Published 15 May 2022
by Tom Parker Bowles
The room is as small as it is dark, little more than a 30-cover West Village basement with the feeling of a ship’s cabin. Albeit the Hollywood version of the Captain’s residence, all mahogany panelling, crystal chandeliers and banquettes clad in buttery soft leather. Like Carbone is to red sauce Italian joints, and Balthazar to the Parisian brasserie, 4 Charles Prime Rib is both tribute to, and pastiche of, the classic New York steakhouse.
This is a place for people who barely glance at bills, sitting, as it does, at the more vertiginous extreme of expense account excess. The wine list is thicker than The Joy of Cooking, and the reek of Mammon mingles with the scent of seared beef. Here, Prime Rib is sliced like a British roast. Prices start at $74 (£60) for the ‘English cut, thin sliced and delicate’, going up to the ‘4 Charles Cut’ at $144.95 a plate (£118).
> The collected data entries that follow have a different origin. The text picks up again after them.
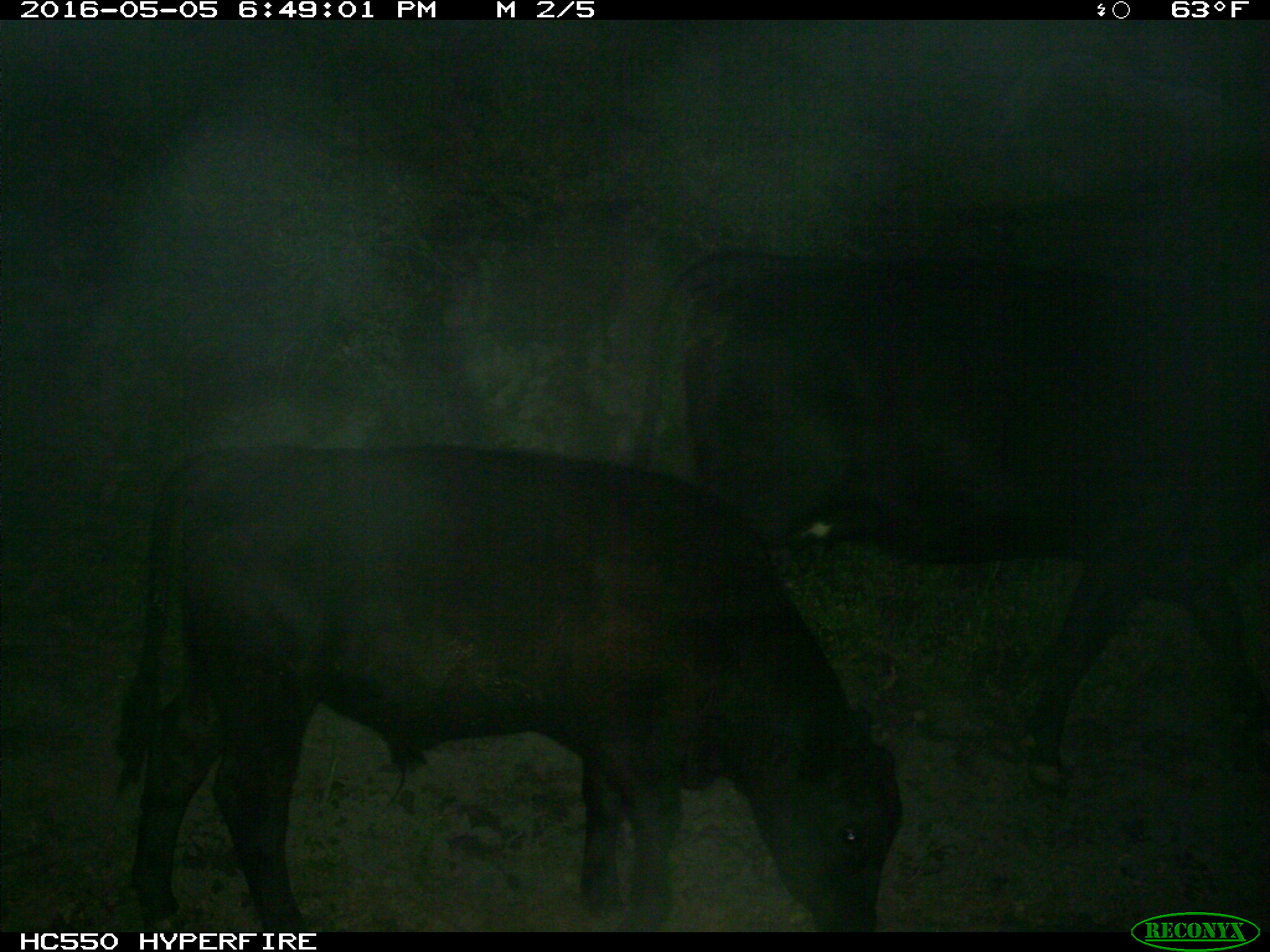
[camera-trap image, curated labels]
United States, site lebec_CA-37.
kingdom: Animalia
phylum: Chordata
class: Mammalia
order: Artiodactyla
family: Bovidae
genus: Bos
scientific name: Bos taurus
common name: domestic cow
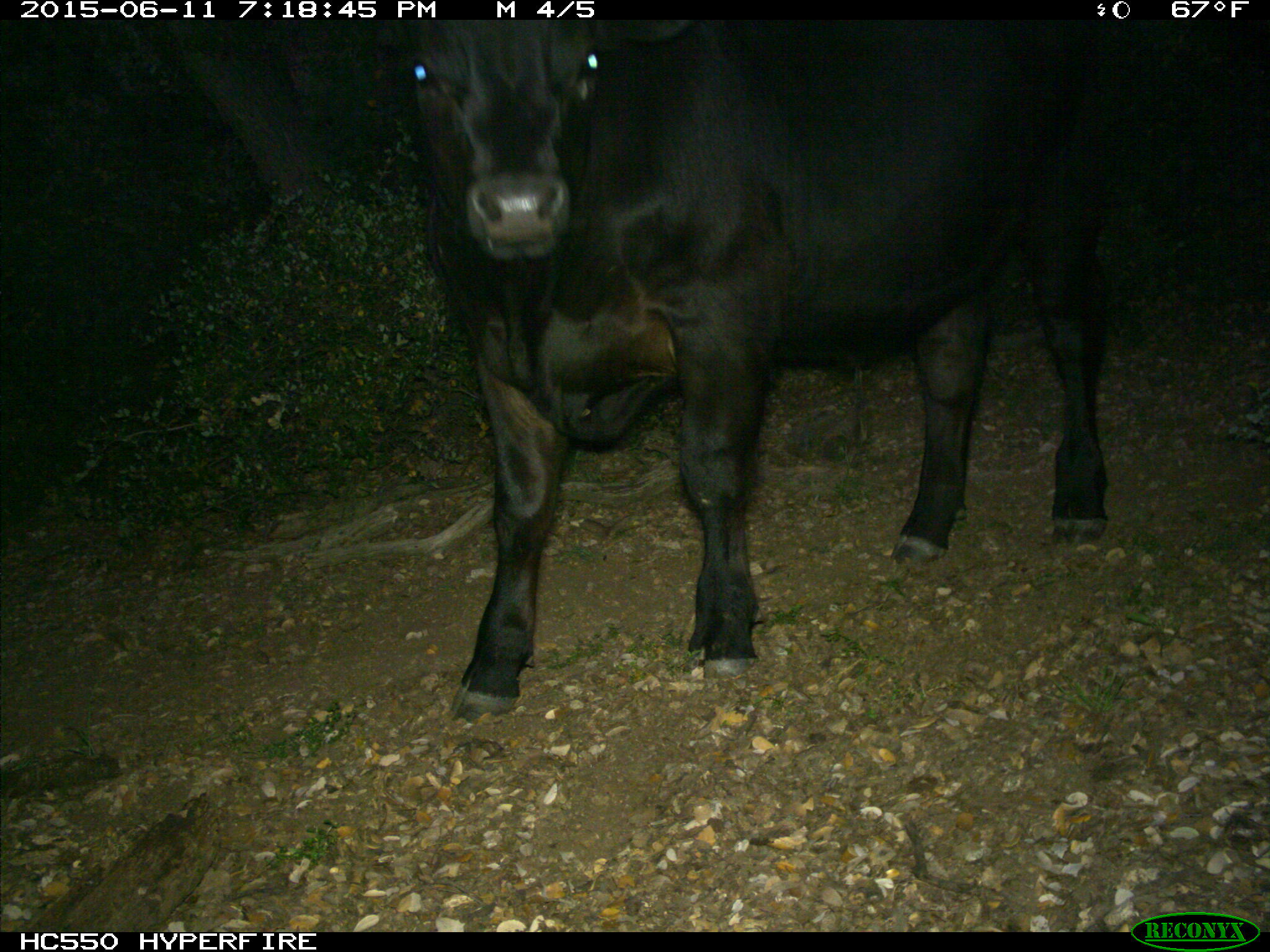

4 Charles Prime Rib opens at 5pm, and last orders are at 11.30pm. It runs, apparently, on a ‘debenture’ system, in that each table is owned by an individual who paid upfront before opening. They let the restaurant know what day they want their table and for the rest of the week, it goes back into the reservation system. Tables are released 30 days in advance and sell out in seconds. But the rich man has more chance of passing through the eye of that needle than securing a prime spot at 4 Charles Prime Rib.
Arriving at 8.30pm, a party of six (one of whom was a ‘friend’ of the restaurant), we stay for a couple of hours. As we dine, the small two-tops around us are turned an astonishing four times. The food? Well, the Wagyu burger is way too rich (it always is), but the French Dip sandwich is a masterpiece of its form, and the tissue-paper thin slices of sweet, grain-fed roast beef, cooked a blushing pink, were pretty fine too.
As we tottered out into the night, the streets were abuzz – not just crowded with merry revellers, but al fresco restaurant ‘boxes’ too, filled with extra tables and chairs to mop up any overspill. Pretty they ain’t, but New York is back with a bang. Everywhere we eat, from Crown Shy (posh food in an unposh room, but the atmosphere is thicker than a Hawksmoor Chateaubriand) to Dante (newish Aussie owners, and solid), Minetta Tavern (same as ever) to J G Melon (I managed three between-meal cheeseburgers in three days), every seat is full.
Before the pandemic, fickle as I am, my eyes started to wander west towards Los Angeles and its plethora of proper Mexican and Thai. New York seemed to have lost its restaurant mojo, stuck in a Noughties time warp. How wrong I was. No city has a greater understanding of a proper martini or of brusque but efficient service; of bonkers, transient trends; of flesh grilled over glowing coals. There’s quality here at every level. And just like London, a buoyant hospitality industry sits at the thumping heart of it all. God it was good to be back.